Investors try to do the right things but often the wrong reasons. Mixing our monkey brains with money creates strange concoctions akin to buying cotton candy in order to eat the stick; flying on planes for the snacks; or visiting the dentist for the magazine selection. Basically, we get distracted.
There are no shortages of distractors out there. Salespeople are trained to take advantage of our worst impulses. With encouragement we often:
- Buy whole life insurance for its investment component.
- Read Barron’s to find a Top advisor.
- Purchase a variable annuity in a tax-deferred account for tax-deferral benefits.

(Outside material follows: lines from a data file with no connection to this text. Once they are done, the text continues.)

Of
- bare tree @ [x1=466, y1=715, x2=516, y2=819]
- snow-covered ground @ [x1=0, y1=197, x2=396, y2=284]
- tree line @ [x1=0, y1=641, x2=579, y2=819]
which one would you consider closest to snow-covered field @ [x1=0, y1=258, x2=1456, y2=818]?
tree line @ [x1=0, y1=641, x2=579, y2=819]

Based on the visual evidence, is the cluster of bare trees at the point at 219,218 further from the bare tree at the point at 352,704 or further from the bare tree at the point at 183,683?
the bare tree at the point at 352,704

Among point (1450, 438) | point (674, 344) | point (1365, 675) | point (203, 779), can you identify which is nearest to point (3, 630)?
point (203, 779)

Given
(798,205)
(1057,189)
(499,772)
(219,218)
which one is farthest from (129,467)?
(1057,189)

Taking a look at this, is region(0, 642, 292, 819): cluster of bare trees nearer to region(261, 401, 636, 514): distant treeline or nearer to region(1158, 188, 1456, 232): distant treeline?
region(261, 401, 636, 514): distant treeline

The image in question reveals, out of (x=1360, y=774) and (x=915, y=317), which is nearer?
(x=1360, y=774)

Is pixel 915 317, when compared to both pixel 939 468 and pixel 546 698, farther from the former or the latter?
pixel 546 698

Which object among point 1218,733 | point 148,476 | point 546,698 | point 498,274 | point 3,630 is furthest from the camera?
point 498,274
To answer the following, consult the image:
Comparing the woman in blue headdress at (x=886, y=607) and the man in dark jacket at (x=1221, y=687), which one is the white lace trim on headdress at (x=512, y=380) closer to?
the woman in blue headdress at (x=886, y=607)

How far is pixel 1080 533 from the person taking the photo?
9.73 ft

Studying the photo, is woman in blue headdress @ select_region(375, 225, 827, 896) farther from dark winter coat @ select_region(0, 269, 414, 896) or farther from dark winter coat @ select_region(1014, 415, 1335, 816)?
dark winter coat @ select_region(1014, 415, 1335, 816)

- Make the minimum payment on a high balance credit card for the travel points.
- Switch into inappropriate investments in exchange for a “free” dinner.
- Let politics become the basis of formulating a retirement plan.
- Sell stocks in bear markets for safety
- Spend thousands on kid’s sports teams, chasing elusive scholarships.
- Purchase an appliance for its warranty.
- Consolidate all financial accounts at a major bank for the sake of convenience.
- Contribute to a retirement plan to use as a piggy bank
- Buy an I.P.O. for excitement.
- Select an investment advisor to make a new friend.
- Take social security early because we fear an early death.
- Ignore term life insurance because we think we’ll live forever.
- Watch financial media for personalized advice.
- Invest to beat the market.
- Purchase a home because it’s a good investment.
- Buy things because they’re on sale.
- Read financial books to become the next Warren Buffet.
- Keep an investment solely for tax implications.
- Send a child to college to claim bragging rights over family and friends.
- Choose a career purely based on salary.
- Invest in Bitcoin to be cool.
- Save for college with accounts in your child’s name.
In most cases, we have good intentions.
We miss the big picture due to fear, greed, manipulation, or ignorance – The Four Horseman of Financial Apocalypse.
How do we avoid these big mistakes?
Understanding the importance of fees, knowing the time frame, and ignoring FOMO is a good start.
Making sure you’re receiving and not paying compound interest should be your default setting
Knowing what you’re investing in and why – takes precedence over daily noise.
If these tips don’t work, remember this.
Cotton candy tastes much better than cardboard.